Home / Systèmes nationaux / Pays / Lettonie / Syndicats

Syndicats

La Lettonie compte une seule confédération syndicale, la LBAS, à laquelle est affiliée la majorité des syndicats. Avec 15 %, le taux de syndicalisation est relativement faible. Il est plus élevé dans le secteur public que dans le secteur privé.

On dénombre 140 000 personnes syndiquées en Lettonie (2008), soit de 14 % à 15 % de la population active, des résultats similaires à ceux obtenus par la base de données des syndicats ICTWSS, qui a chiffré le taux de syndicalisation à 14,8 % en 2008.1

La seule confédération syndicale du pays est la LBAS (Latvijas Brivo Arodbiedrìbu Savieníba, Confédération des syndicats indépendants de Lettonie), qui totalise 139 000 affiliés, dont 131 000 sont actifs.2 Créée en 1990, la LBAS a succédé à l’ancienne structure syndicale lettone, qui existait quand le pays faisait encore partie de l’Union soviétique.

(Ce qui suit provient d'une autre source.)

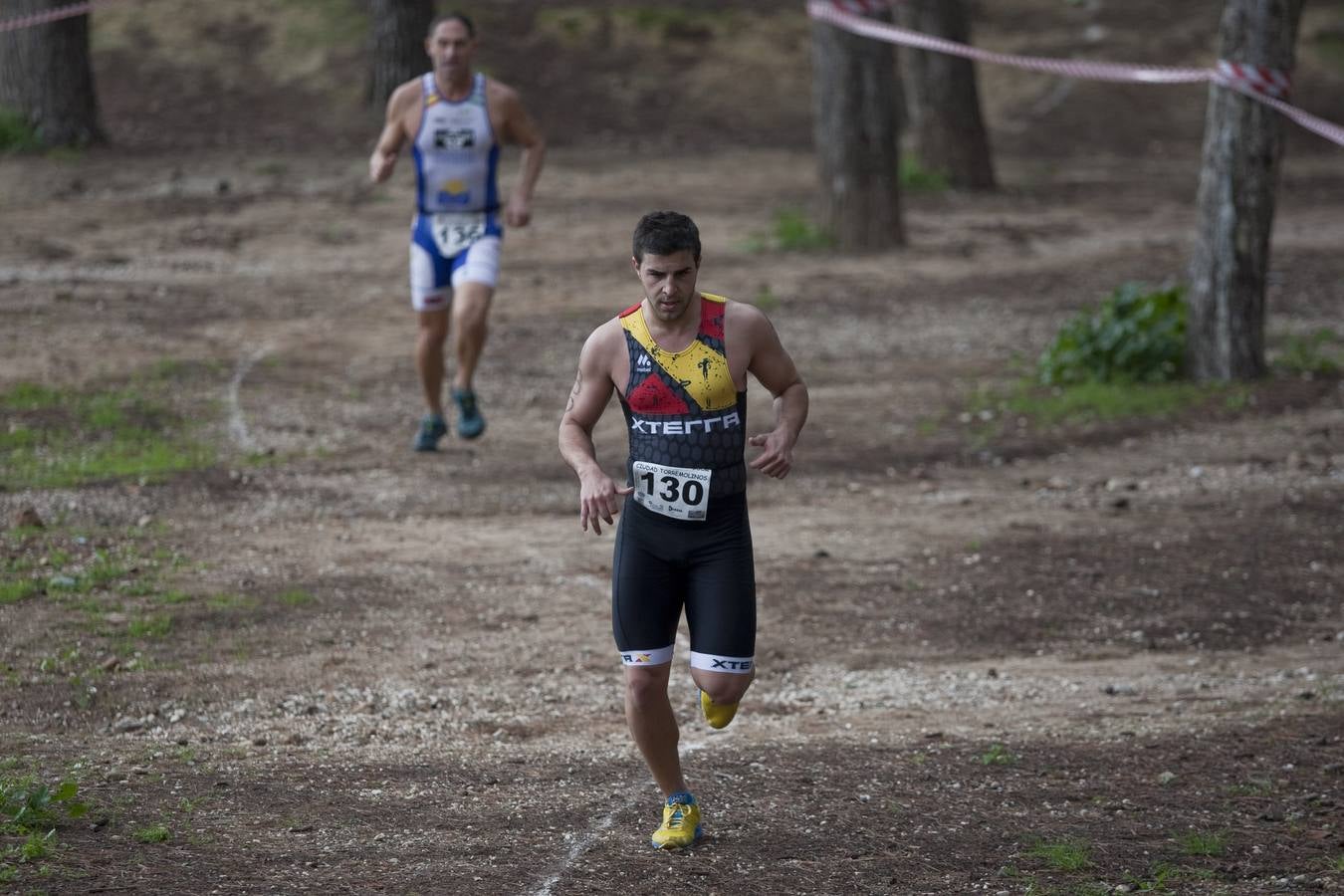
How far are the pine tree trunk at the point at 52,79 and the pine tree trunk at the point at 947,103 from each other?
362 inches

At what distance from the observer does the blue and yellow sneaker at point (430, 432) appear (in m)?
10.1

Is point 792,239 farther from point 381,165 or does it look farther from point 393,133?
point 381,165

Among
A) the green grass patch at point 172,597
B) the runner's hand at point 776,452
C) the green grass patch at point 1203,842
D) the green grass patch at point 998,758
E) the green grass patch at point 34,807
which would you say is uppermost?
the runner's hand at point 776,452

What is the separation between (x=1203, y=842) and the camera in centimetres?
541

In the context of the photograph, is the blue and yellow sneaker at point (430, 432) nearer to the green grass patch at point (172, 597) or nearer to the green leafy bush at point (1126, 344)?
the green grass patch at point (172, 597)

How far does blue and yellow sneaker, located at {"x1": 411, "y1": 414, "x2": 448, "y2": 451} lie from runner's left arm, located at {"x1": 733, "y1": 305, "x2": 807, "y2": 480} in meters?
5.07

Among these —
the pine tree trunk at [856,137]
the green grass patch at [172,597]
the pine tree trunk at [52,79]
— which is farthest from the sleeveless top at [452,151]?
the pine tree trunk at [52,79]

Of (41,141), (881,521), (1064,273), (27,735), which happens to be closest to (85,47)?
(41,141)

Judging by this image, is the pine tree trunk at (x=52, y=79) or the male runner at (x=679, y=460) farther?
the pine tree trunk at (x=52, y=79)

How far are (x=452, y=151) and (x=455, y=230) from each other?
445 millimetres

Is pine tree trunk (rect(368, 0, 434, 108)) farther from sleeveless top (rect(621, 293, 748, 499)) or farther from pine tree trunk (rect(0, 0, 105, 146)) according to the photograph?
sleeveless top (rect(621, 293, 748, 499))

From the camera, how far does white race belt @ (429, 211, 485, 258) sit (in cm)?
984

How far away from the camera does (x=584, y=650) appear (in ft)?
23.8

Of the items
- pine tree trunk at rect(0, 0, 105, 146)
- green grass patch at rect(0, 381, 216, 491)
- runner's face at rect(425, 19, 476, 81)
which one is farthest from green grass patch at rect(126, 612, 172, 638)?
pine tree trunk at rect(0, 0, 105, 146)
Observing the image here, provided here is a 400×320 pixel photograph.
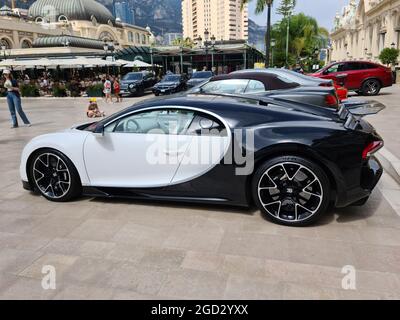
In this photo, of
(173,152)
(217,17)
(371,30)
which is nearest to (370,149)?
(173,152)

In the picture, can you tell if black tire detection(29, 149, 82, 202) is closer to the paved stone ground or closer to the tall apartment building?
the paved stone ground

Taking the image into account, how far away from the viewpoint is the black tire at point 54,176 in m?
4.51

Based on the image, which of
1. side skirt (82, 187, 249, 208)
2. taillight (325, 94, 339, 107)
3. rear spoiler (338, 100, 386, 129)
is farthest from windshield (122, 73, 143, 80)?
side skirt (82, 187, 249, 208)

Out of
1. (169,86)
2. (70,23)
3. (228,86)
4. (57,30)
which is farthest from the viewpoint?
(70,23)

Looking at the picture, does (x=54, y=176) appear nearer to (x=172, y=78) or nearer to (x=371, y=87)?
(x=371, y=87)

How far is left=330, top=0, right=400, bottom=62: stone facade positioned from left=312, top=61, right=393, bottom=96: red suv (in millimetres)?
18353

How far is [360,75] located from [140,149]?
50.3 feet

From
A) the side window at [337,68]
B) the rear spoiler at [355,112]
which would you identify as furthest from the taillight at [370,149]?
the side window at [337,68]

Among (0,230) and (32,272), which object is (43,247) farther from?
(0,230)

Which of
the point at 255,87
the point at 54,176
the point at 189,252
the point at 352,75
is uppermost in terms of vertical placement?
the point at 352,75

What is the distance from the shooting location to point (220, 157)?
3854 millimetres

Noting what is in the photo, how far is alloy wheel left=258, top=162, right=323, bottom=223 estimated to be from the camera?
3629 millimetres
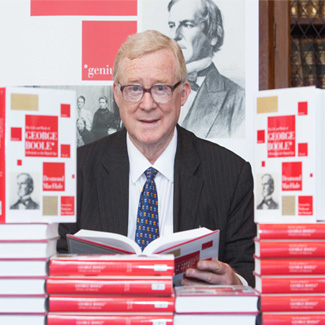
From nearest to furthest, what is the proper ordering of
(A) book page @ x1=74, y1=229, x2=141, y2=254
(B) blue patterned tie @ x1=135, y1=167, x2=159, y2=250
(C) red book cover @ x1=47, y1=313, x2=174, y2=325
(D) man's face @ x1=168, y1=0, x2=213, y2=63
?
(C) red book cover @ x1=47, y1=313, x2=174, y2=325
(A) book page @ x1=74, y1=229, x2=141, y2=254
(B) blue patterned tie @ x1=135, y1=167, x2=159, y2=250
(D) man's face @ x1=168, y1=0, x2=213, y2=63

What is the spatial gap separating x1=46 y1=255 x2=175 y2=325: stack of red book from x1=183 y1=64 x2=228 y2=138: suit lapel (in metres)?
1.59

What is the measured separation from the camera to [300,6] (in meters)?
2.69

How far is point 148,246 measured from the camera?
4.22 feet

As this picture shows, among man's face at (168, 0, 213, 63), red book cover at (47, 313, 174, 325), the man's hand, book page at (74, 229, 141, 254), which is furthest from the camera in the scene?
man's face at (168, 0, 213, 63)

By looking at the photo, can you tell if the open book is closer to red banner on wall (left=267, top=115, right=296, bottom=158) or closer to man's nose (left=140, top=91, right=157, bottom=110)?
red banner on wall (left=267, top=115, right=296, bottom=158)

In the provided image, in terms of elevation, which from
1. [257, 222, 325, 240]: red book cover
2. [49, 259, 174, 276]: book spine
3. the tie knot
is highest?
the tie knot

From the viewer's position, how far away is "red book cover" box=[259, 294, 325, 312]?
41.3 inches

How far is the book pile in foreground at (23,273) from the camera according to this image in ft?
3.45

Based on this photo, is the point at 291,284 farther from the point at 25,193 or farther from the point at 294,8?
the point at 294,8

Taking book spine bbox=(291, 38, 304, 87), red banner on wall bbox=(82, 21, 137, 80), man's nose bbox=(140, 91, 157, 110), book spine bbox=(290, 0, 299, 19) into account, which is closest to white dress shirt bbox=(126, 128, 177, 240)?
man's nose bbox=(140, 91, 157, 110)

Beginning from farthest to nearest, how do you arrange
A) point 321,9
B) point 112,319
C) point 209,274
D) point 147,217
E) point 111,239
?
point 321,9
point 147,217
point 209,274
point 111,239
point 112,319

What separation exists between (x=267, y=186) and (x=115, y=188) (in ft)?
3.08

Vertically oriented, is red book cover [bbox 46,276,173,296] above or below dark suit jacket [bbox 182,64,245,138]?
below

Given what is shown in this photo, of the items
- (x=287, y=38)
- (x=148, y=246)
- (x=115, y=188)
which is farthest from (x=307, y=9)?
(x=148, y=246)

Plus de 100 syndicats non affiliés à la LBAS ont été enregistrés, mais moins d’un quart est en activité. Il s’agit pour la plupart de petites structures, le seuil de création d’un syndicat étant fixé à 50 individus. Au total, 171 syndicats étaient enregistrés en Lettonie en février 2011.3

La LBAS regroupe 21 syndicats, organisés par secteur, comme la construction, les chemins de fer ou les services de santé et sociaux. Les principaux syndicats sont : LIZDA (44 100 membres ; éducation et sciences) ; LVSADA (16 200 membres ; santé et secteur social) ; LAKRS (13 200 membres ; services publics et transports). En interne, les syndicats se composent d’organisations locales opérant sur les différents lieux de travail. La LVSADA compte par exemple 127 organisations syndicales locales.

La LBAS est officiellement neutre dans un paysage politique complexe en pleine évolution.

Les syndicats ont perdu de nombreux affiliés depuis l’indépendance du pays en 1991. En 1995, la LBAS accueillait encore plus de 275 000 membres. Le taux de syndicalisation est bien plus élevé dans le secteur public que dans le secteur privé, même si certains syndicalistes travaillent dans d’anciennes entreprises publiques aujourd’hui privatisées et dans des sociétés aux mains de multinationales.

L. Fulton (2011) La représentation des travailleurs en Europe. Labour Research Department et ETUI (online).